El Miércoles de Ceniza iniciamos la Cuaresma, tiempo en el cual se acostumbra cocinar comidas que usualmente no se preparan en otras fechas. En la ciudad que crecí y vivo las costumbres eran eliminar la carne, pero hasta donde era posible se sustituía por pescado o algún otro platillo delicioso, incluyendo postres increíbles.

Pero, ¿eso es la Cuaresma?, ¿comer delicioso y vasto los viernes?, ¿acaso dejar este tiempo de fumar o comer algo que me gusta?, ¿vacaciones de primavera?, ¿carnavales con todo tipo de excesos?

EL centro del año litúrgico y el culmen del triunfo de Jesús es su Resurrección. Su triunfo sobre el pecado, sobre la muerte y sobre el demonio.

La Cuaresma es un tiempo “fuerte” para ayudarnos a vivir esos Misterios y prepararnos para triunfar con Jesús, no para distracciones banales.  

La verdad es que ni siquiera conocemos nuestra fe, ni tenemos esperanza. Vivimos reprimidos, como un resorte que espera a ser liberado.

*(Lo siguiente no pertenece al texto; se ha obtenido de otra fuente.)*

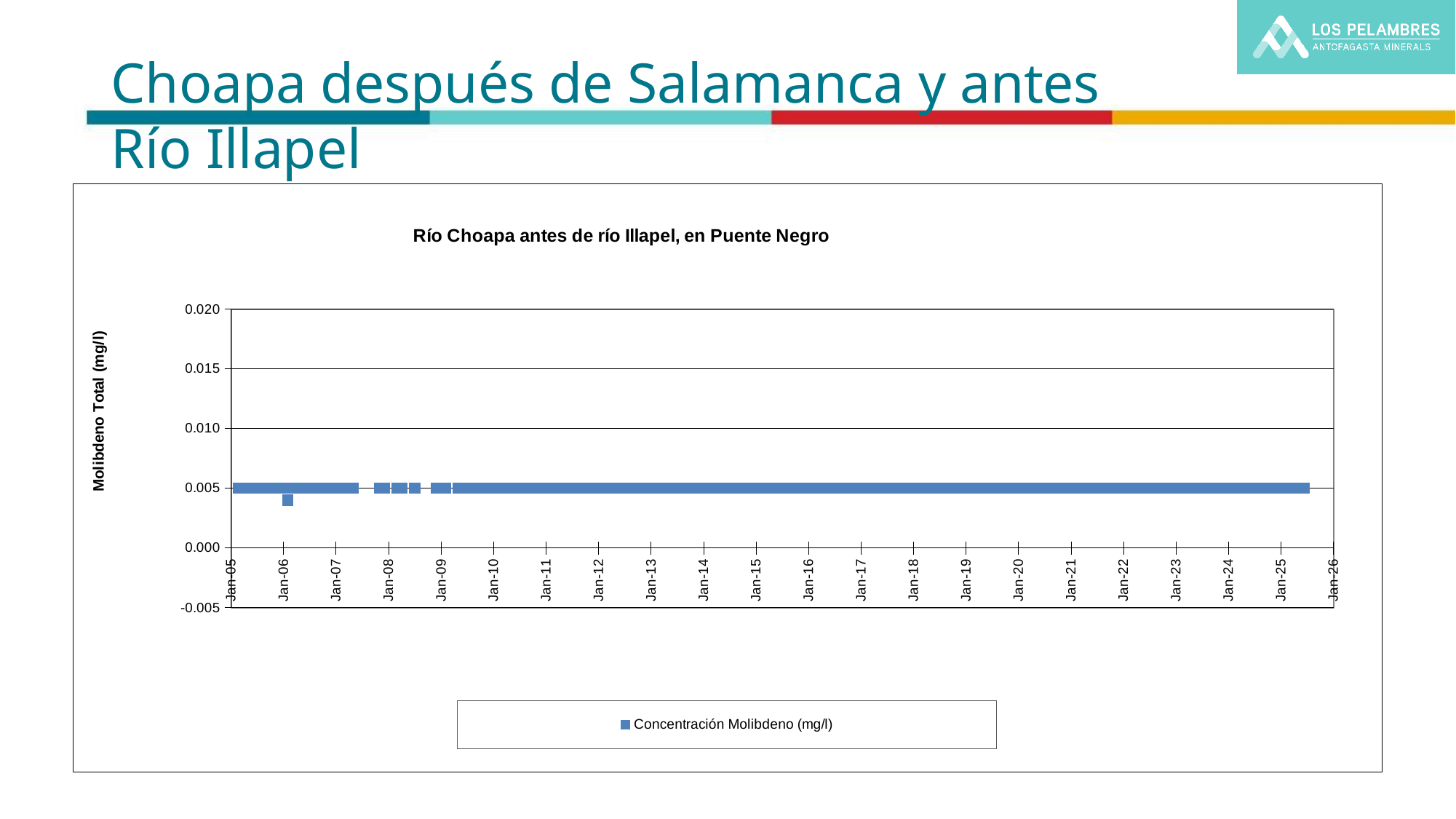
What is the name of the series shown in the legend? Concentración Molibdeno (mg/l) How many series does the legend list? 1 Is the value plotted at Jan-15 greater or less than 0.010? less At what value on the y axis do most of the plotted points lie? 0.005 Is the value plotted at Jan-20 greater or less than 0.010? less Do the plotted values rise, fall, or stay roughly flat from Jan-07 to Jan-25? Stay roughly flat Is the lowest plotted point, near Jan-06, greater or less than 0.005? less What kind of chart is shown on the slide? Line chart What is the title of the chart? Río Choapa antes de río Illapel, en Puente Negro Around which year does the lowest plotted point occur? Jan-06 What is the highest value plotted on the chart? 0.005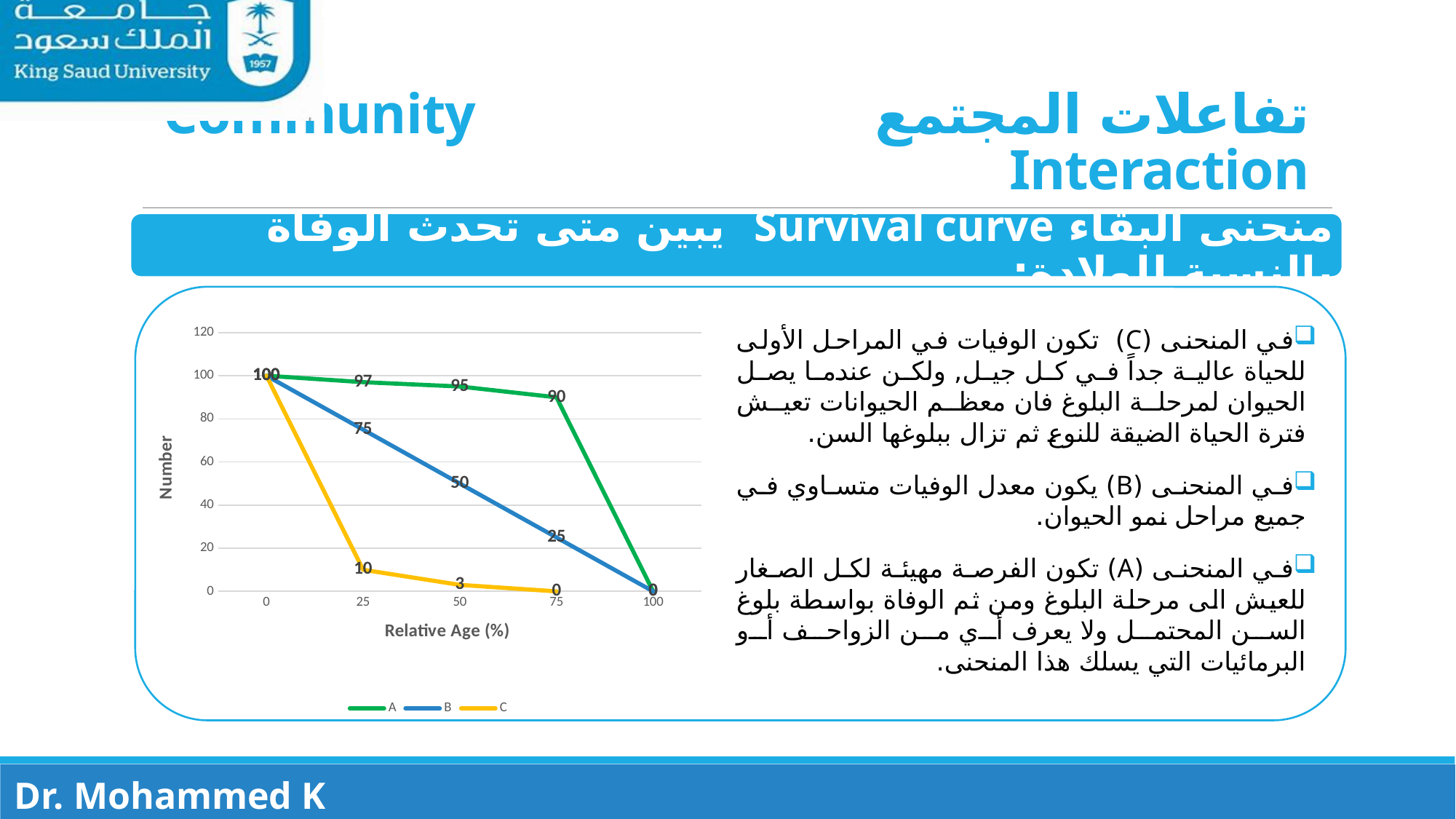
What is the value of series A at relative age 50%? 95 What is the difference between series A and series B at relative age 50%? 45 What is the value of series A at relative age 75%? 90 Do the values of series B rise or fall as relative age increases? fall What is the value of series B at relative age 75%? 25 What is the label of the y axis? Number How many series does the legend list? 3 Which series has the lowest value at relative age 50%? C Which series has the higher value at relative age 25%, A or C? A What kind of chart is shown on the slide? line chart What is the label of the x axis? Relative Age (%) What is the value of series C at relative age 25%? 10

Por eso a la primera oportunidad caemos en excesos que pueden ser verdaderos desenfrenos de todo tipo, como los que se viven en las playas o lugares de veraneo; o también en el otro extremo, castigando y a veces casi destrozando nuestros cuerpos.

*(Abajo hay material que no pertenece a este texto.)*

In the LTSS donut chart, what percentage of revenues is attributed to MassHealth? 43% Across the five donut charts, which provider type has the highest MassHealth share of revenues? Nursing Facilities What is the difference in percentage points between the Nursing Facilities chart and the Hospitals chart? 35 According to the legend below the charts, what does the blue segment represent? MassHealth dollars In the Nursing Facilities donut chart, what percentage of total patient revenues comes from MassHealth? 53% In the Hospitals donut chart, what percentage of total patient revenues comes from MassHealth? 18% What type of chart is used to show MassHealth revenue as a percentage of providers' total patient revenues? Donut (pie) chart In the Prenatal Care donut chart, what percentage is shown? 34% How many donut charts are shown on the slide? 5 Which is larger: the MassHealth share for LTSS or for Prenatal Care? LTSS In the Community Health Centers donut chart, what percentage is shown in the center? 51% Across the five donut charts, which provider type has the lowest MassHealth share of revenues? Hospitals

¿Qué debe ser la Cuaresma?

Un tiempo para vivir imitando a Cristo. ¿Cómo? Aprendiendo a ver en cada ser humano un hermano al cual debo cuidar con amor; entendiendo que cada ser que cruza por nuestro camino trae una lucha interior diferente a la nuestra; escuchando y no sólo oyendo, poniéndonos en los zapatos del otro; dándonos tiempo para amar tal como nuestro Señor lo mandó (Juan 13,34).

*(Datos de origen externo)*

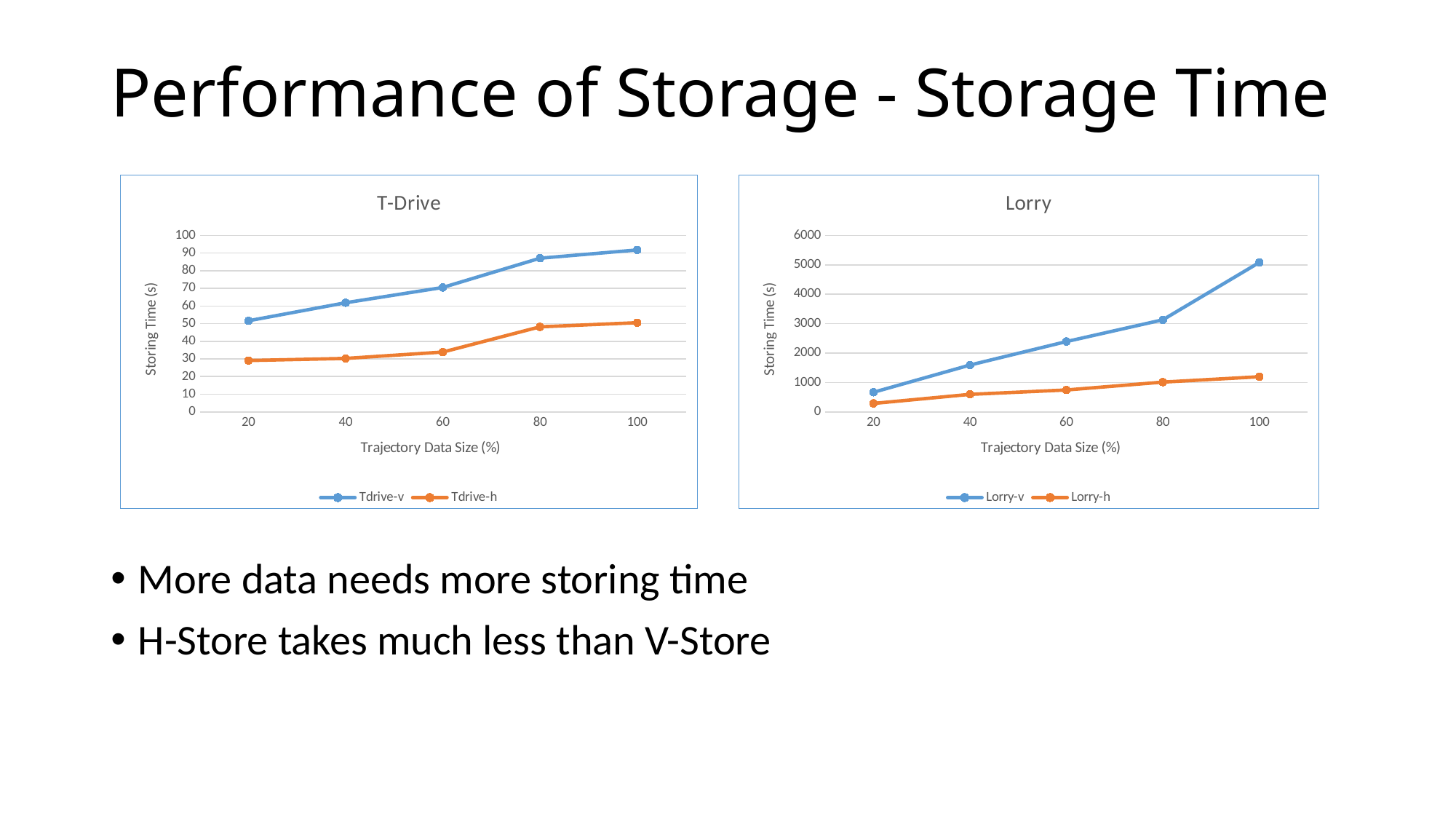
What type of chart is the T-Drive chart? line chart In the T-Drive chart, which series has the smaller value at 40%, Tdrive-v or Tdrive-h? Tdrive-h In the T-Drive chart, is the value for Tdrive-v at 80% greater or less than 80? greater In the T-Drive chart, is the value for Tdrive-h at 60% greater or less than 40? less What is the y-axis label of the Lorry chart? Storing Time (s) In the Lorry chart, is the value for Lorry-v at 100% greater or less than 4000? greater In the T-Drive chart, does the storing time for Tdrive-v rise or fall as the trajectory data size increases? rise In the Lorry chart, does the storing time for Lorry-h rise or fall as the trajectory data size increases? rise How many data points are plotted for the Tdrive-v series in the T-Drive chart? 5 In the Lorry chart, which series has the larger value at 100%, Lorry-v or Lorry-h? Lorry-v How many series does the legend of the Lorry chart list? 2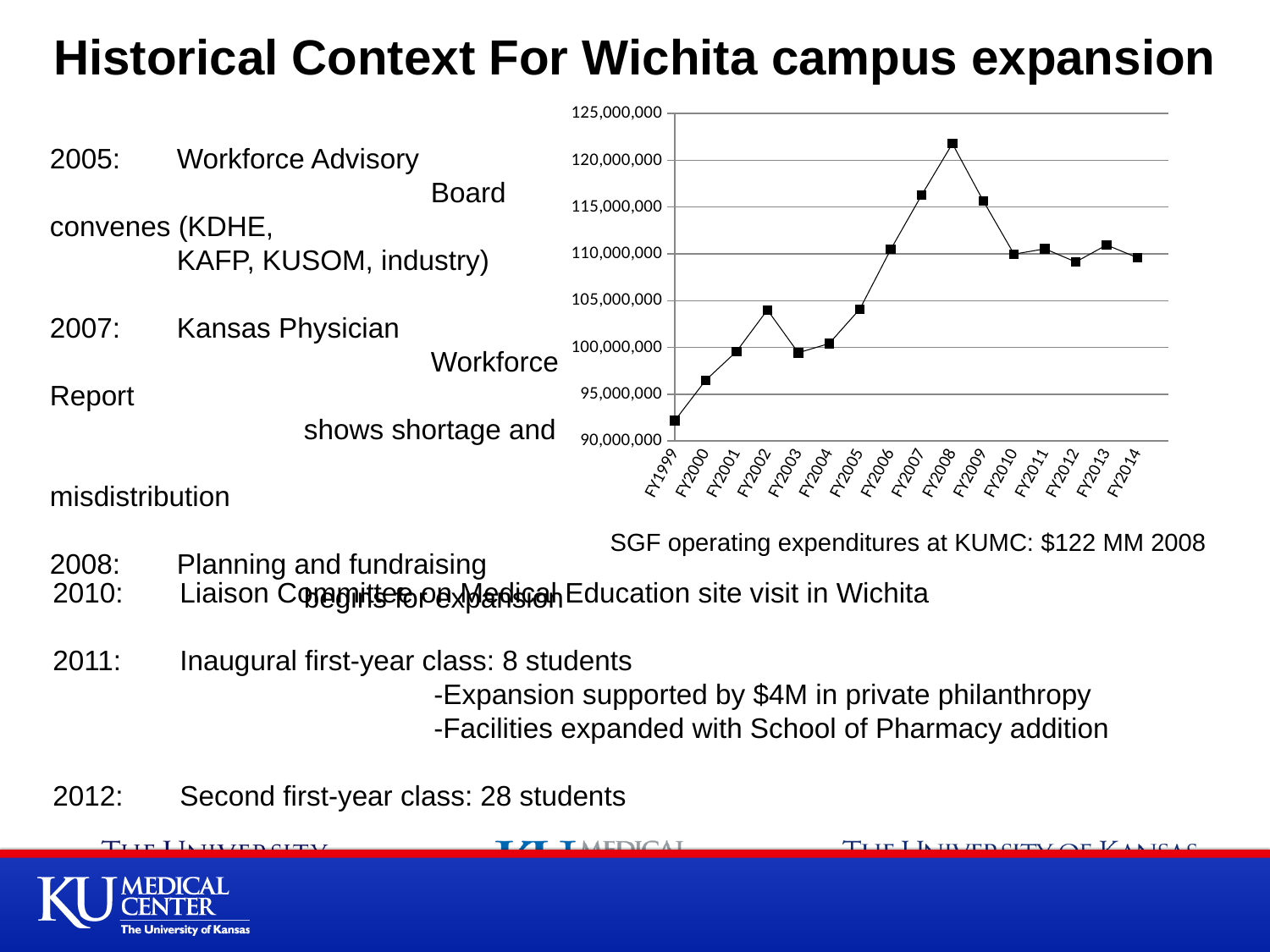
Which is larger, the value for FY2002 or the value for FY2003? FY2002 Do the values rise or fall from FY2008 to FY2010? fall Which fiscal year has the highest value in the chart? FY2008 What is the highest value shown on the chart's y axis? 125,000,000 What kind of chart is shown on the slide? line chart Which fiscal year has the lowest value in the chart? FY1999 Is the value for FY2008 greater or less than 120,000,000? greater How many fiscal years are plotted on the x axis of the chart? 16 Is the value for FY1999 greater or less than 95,000,000? less Is the value for FY2007 greater or less than 115,000,000? greater Do the values rise or fall from FY1999 to FY2008? rise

También es tiempo para dejar a un lado los distractores; para tratar de platicar más con Dios y contarle nuestras alegrías y tristezas, nuestros triunfos y fracasos, nuestras viejas heridas; llorar y reír a su lado, confiarle nuestras dudas; desarrollar una amistad con Él. Reconocer que Él creó a los animales, la naturaleza entera, y como Francisco de Asís admirar toda la Creación, no destruirla.

En fin, agradecer por la vida y sus claroscuros: la juventud y la ancianidad, la pobreza y la riqueza, la salud y la enfermedad; agradecer con alegría por todo. Y, muy importante, compartir con el que menos tiene nuestros bienes, nuestro tiempo, nuestros conocimientos.

Todo eso y más debe ser la Cuaresma, un tiempo para aprender a imitar a Cristo en sus actitudes y sentimientos, dejando de lado las costumbres vacías como el “sacrificarnos” sin cambiar.

¡Vivamos juntos el camino a la Resurrección de Jesucristo!